I went to see the new “Jane Eyre” film today and really enjoyed it (FYI, I am a huge fan of the novel). I highly recommend it for these reasons:
* The lead actors were fantastic. Even the child actor they chose for Jane Eyre let you into her soul through her eyes. Michael Fassbender was the best Rochester I’ve ever seen, and I’m something of a connoisseur of Rochesters. As a rule, they tend to bluster, using noise as the signifier of his inner turmoil. This Rochester seemed to have a real inner life, although I have already read one reviewer who criticised him as “unsmoldering” and “gentlemanly.” I beg to differ. Rochester smolders and sulks until he understands who Jane is and what her effect upon him is. Then his mood alters and he becomes the hopeful man he had been in his youth, before tragedy began ravaging his life. I think this film was not inaccurate in that. Mia Wasikowska was a radiant Jane who made you long for her happiness even as you understood every difficult choice she made. And hooray for Dame Judi Dench!
* The cinematography was lovely, with huge, sweeping images of (naturally) stormy moors, sunsets and thunderstorms as well as intimate closeups. The director chose wind and fire, light and darkness, as his primary images, and they were extremely effective in creating and sustaining the emotional currents of the film.

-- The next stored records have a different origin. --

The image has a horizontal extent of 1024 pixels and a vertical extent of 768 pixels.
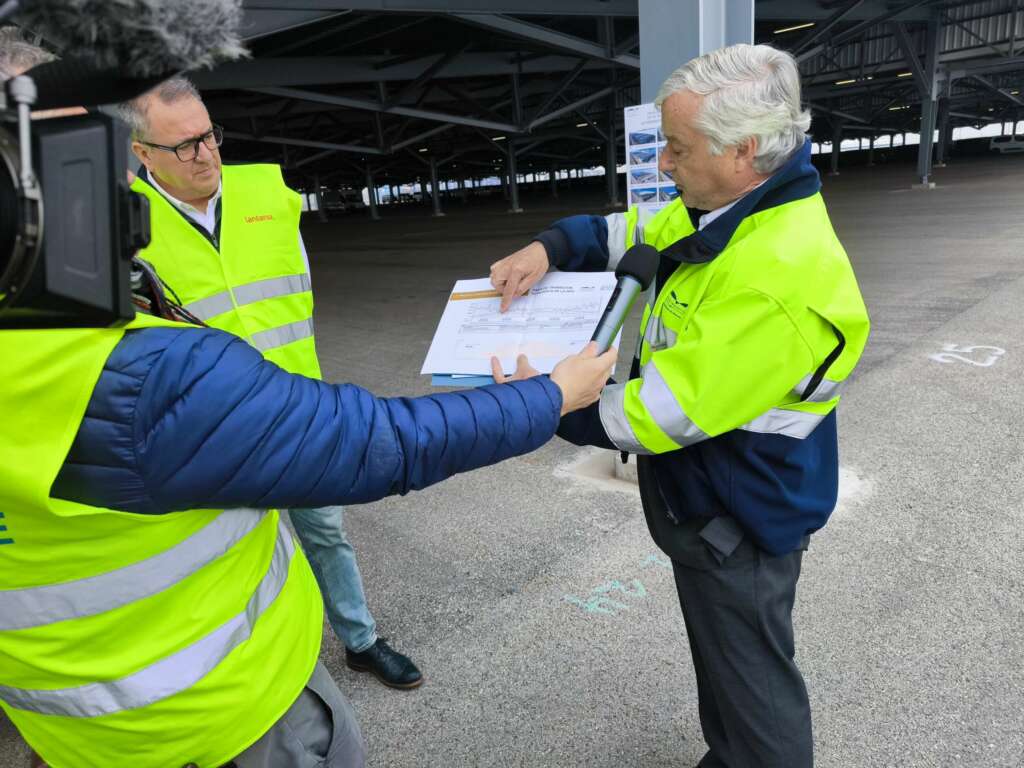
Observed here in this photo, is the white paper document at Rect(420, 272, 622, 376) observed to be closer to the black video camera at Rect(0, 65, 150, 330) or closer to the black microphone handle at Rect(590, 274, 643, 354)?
the black microphone handle at Rect(590, 274, 643, 354)

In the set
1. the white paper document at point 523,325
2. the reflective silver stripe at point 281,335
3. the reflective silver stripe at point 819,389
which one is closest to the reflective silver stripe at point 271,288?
the reflective silver stripe at point 281,335

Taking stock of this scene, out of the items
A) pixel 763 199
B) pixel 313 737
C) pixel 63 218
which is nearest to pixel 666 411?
pixel 763 199

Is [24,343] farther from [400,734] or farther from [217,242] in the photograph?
[400,734]

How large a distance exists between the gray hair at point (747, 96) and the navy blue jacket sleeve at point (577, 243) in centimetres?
69

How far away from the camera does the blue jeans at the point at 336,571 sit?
2465 mm

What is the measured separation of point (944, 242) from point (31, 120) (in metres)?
13.3

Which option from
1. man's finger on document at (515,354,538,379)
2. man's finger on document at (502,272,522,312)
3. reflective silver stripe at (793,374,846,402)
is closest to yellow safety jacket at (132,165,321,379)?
man's finger on document at (502,272,522,312)

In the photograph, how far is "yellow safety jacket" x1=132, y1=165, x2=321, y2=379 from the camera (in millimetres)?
2076

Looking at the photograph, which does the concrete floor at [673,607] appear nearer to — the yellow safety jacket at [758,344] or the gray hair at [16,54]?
the yellow safety jacket at [758,344]

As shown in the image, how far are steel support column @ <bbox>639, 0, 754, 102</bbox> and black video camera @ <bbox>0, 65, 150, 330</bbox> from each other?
3483mm

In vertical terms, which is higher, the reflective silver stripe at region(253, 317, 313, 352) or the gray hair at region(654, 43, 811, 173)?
the gray hair at region(654, 43, 811, 173)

* The screenplay was wonderful. The dialogue between Jane and Rochester sparks with life, and the writer did a great job of balancing lengthy speeches with short, poetic phrases. “You transfix me quite.” Oh yes, Mr. Rochester!

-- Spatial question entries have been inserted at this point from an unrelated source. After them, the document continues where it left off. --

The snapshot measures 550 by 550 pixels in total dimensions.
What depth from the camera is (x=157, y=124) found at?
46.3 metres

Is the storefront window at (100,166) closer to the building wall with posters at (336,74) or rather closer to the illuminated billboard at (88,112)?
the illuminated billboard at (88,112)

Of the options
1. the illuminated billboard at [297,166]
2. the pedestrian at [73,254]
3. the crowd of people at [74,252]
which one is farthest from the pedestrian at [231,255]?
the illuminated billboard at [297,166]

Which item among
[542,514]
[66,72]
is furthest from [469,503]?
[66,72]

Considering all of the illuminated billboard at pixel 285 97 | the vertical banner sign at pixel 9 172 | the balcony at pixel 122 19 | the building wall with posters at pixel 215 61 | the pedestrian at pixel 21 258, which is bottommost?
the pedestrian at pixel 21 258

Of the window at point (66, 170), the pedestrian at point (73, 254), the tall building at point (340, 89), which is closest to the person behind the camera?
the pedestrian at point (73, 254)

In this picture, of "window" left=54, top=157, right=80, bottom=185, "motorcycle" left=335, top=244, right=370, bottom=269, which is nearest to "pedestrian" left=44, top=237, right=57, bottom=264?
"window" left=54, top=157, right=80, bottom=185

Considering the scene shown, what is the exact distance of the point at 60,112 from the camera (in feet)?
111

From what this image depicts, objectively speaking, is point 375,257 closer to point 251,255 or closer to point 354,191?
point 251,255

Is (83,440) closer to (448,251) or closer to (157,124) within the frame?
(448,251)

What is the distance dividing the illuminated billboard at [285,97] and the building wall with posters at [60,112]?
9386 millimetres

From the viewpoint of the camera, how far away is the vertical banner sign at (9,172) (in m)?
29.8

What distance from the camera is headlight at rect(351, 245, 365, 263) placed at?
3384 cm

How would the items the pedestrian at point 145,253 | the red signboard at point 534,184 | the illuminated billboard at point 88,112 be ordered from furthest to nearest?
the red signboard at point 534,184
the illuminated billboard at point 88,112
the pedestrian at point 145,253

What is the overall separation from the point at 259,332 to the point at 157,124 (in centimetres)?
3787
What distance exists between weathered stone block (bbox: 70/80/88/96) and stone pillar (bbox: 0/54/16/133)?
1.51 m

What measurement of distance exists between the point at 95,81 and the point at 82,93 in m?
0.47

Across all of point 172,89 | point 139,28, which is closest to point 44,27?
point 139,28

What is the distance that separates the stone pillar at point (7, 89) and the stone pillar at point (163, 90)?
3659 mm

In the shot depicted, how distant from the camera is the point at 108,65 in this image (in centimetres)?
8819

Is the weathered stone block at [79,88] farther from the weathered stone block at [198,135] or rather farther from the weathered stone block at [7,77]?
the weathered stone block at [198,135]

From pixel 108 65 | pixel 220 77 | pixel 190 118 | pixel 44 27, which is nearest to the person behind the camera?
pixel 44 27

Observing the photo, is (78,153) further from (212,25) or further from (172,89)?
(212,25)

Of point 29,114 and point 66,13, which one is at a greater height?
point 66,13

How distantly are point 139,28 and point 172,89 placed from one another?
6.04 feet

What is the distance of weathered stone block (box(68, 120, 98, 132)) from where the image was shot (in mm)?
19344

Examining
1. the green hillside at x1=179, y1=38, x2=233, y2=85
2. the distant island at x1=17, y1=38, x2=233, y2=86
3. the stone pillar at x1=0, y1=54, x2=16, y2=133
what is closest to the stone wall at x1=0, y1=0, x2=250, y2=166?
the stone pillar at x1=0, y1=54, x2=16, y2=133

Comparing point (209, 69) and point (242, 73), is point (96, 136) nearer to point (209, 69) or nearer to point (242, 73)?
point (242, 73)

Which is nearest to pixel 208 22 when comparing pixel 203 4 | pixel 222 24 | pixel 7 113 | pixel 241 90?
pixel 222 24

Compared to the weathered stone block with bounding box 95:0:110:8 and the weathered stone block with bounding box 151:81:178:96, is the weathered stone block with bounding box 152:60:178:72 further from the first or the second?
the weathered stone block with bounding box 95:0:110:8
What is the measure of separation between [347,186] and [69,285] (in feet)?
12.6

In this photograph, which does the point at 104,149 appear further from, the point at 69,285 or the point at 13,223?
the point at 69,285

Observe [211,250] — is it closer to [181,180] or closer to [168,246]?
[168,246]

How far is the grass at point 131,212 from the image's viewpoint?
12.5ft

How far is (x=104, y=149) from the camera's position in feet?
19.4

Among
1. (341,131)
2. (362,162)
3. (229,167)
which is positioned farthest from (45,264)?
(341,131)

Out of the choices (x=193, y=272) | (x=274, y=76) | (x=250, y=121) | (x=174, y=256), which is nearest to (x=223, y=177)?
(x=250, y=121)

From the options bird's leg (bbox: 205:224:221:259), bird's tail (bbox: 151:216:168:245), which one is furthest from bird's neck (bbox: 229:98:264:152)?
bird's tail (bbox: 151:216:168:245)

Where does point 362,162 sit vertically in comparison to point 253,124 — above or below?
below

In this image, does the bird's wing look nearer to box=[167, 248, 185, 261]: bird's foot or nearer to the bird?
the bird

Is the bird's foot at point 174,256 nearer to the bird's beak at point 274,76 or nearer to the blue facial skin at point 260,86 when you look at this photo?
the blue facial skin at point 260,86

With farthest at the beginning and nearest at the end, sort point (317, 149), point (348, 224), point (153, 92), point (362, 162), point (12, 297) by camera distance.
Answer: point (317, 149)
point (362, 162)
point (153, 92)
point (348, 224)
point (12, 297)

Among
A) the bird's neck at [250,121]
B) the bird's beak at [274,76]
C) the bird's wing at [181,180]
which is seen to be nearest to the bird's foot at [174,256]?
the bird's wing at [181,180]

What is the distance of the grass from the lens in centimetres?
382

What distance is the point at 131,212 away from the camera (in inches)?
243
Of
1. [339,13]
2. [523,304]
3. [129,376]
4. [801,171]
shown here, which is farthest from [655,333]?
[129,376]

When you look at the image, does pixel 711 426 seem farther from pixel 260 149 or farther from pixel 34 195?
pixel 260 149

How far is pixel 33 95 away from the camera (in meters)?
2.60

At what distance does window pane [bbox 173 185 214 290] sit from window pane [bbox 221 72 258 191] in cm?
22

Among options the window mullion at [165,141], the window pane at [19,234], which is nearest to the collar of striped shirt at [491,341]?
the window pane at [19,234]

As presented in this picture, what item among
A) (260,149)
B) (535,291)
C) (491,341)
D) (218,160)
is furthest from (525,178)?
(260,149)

* It was creepy, scary and suspenseful, elements of the book that can get lost when you’ve read the book four or five times or when you go into the movie knowing everything about it as most people do. It’s easy to forget that this is in essence a Gothic thriller, but this film does a good job of reminding us of that with eerie laughter, creaky floorboards and deep shadows.
* Why have I never before consciously noticed the similarities between “Jane Eyre” and the fairy tale “Beauty and the Beast?” From the moment Jane is standing alone in the road and Rochester’s horse comes upon her — a lovely moment of suspense in this film — I felt it, and it carried through. Am I the only one who has missed this in all of my readings and viewings? Could this be one of the reasons I adore this novel so much, as “Beauty and the Beast” is my absolute favorite fairy tale of all time?
OK, that isn’t really a reason to recommend the film. But it did surprise me, and isn’t that the purpose of a remake, to bring out something new? Otherwise, why bother?
If you go, let me know what you think!